## Task details:
Go to the line with "Rainy bus window" in the entries below and write out every line from there through the line with "empty room with cream yellow walls", exactly and without pictures.

## Supplied data:
=== Section Start ===

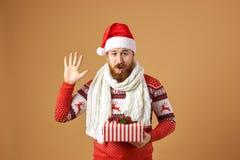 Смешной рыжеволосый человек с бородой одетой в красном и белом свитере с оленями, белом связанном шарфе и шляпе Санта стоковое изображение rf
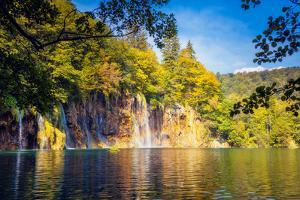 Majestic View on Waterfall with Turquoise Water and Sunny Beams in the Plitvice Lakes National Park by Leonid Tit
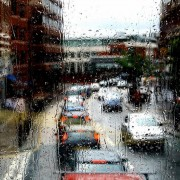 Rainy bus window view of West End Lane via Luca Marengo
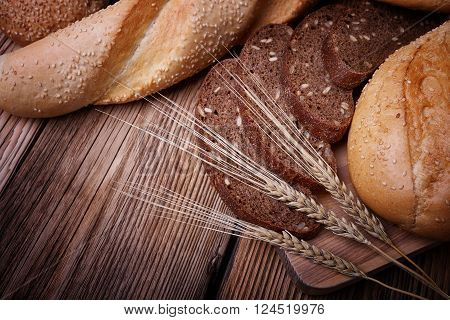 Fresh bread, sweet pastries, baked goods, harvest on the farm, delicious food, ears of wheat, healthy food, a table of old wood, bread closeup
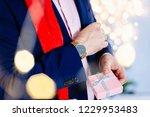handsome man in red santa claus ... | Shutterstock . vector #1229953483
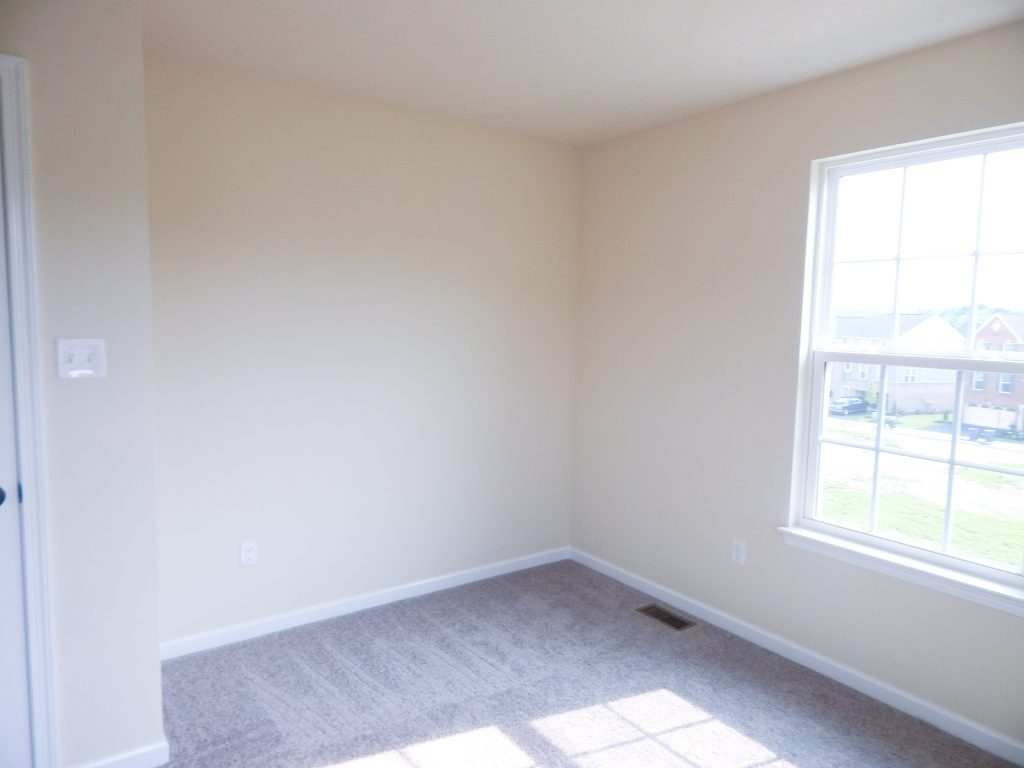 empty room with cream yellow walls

=== Section End ===
=== Section Start ===

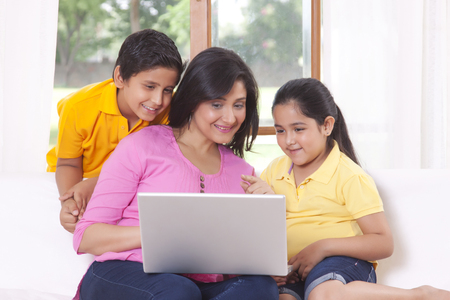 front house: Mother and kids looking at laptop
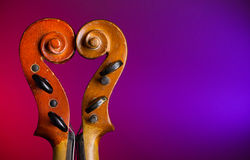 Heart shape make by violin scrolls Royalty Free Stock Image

=== Section End ===

## Written solution:
 Rainy bus window view of West End Lane via Luca Marengo
 Fresh bread, sweet pastries, baked goods, harvest on the farm, delicious food, ears of wheat, healthy food, a table of old wood, bread closeup
handsome man in red santa claus ... | Shutterstock . vector #1229953483
 empty room with cream yellow walls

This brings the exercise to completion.